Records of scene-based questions
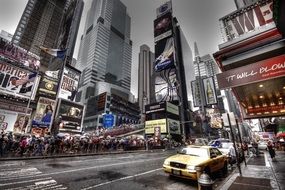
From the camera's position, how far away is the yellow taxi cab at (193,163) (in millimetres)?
6395

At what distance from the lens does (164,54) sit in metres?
88.8

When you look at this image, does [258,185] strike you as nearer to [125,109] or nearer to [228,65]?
[228,65]

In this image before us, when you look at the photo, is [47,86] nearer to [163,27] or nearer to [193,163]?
[193,163]

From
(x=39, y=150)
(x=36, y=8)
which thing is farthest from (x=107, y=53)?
(x=39, y=150)

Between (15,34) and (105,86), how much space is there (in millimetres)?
65194

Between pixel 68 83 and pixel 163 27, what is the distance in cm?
7116

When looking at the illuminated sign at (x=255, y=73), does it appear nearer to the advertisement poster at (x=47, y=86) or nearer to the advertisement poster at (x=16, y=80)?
the advertisement poster at (x=16, y=80)

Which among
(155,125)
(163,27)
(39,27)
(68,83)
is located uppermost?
(39,27)

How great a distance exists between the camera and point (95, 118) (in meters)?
103

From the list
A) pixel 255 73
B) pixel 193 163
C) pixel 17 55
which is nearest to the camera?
pixel 255 73

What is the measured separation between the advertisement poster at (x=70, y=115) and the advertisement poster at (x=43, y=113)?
11.9 meters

#### DIRECTIONS FOR THIS TASK
Retype the records word for word, starting at the line that contains "At what distance" and ending at the last line of the records.

#### EXERCISE RESPONSE
At what distance from the lens does (164,54) sit in metres?
88.8

When you look at this image, does [258,185] strike you as nearer to [125,109] or nearer to [228,65]?
[228,65]

In this image before us, when you look at the photo, is [47,86] nearer to [163,27] or nearer to [193,163]?
[193,163]

From
(x=39, y=150)
(x=36, y=8)
which thing is farthest from (x=107, y=53)?
(x=39, y=150)

Between (15,34) and (105,86), how much space is there (in millimetres)?
65194

Between pixel 68 83 and pixel 163 27, what is the distance in cm?
7116

When looking at the illuminated sign at (x=255, y=73), does it appear nearer to the advertisement poster at (x=47, y=86) or nearer to the advertisement poster at (x=16, y=80)?
the advertisement poster at (x=16, y=80)

Which among
(155,125)
(163,27)
(39,27)
(68,83)
is located uppermost?
(39,27)

How great a distance exists between the camera and point (95, 118) (in meters)?
103

From the list
A) pixel 255 73
B) pixel 193 163
C) pixel 17 55
which is nearest to the camera?
pixel 255 73

What is the measured separation between the advertisement poster at (x=70, y=115) and the advertisement poster at (x=43, y=113)?
11.9 meters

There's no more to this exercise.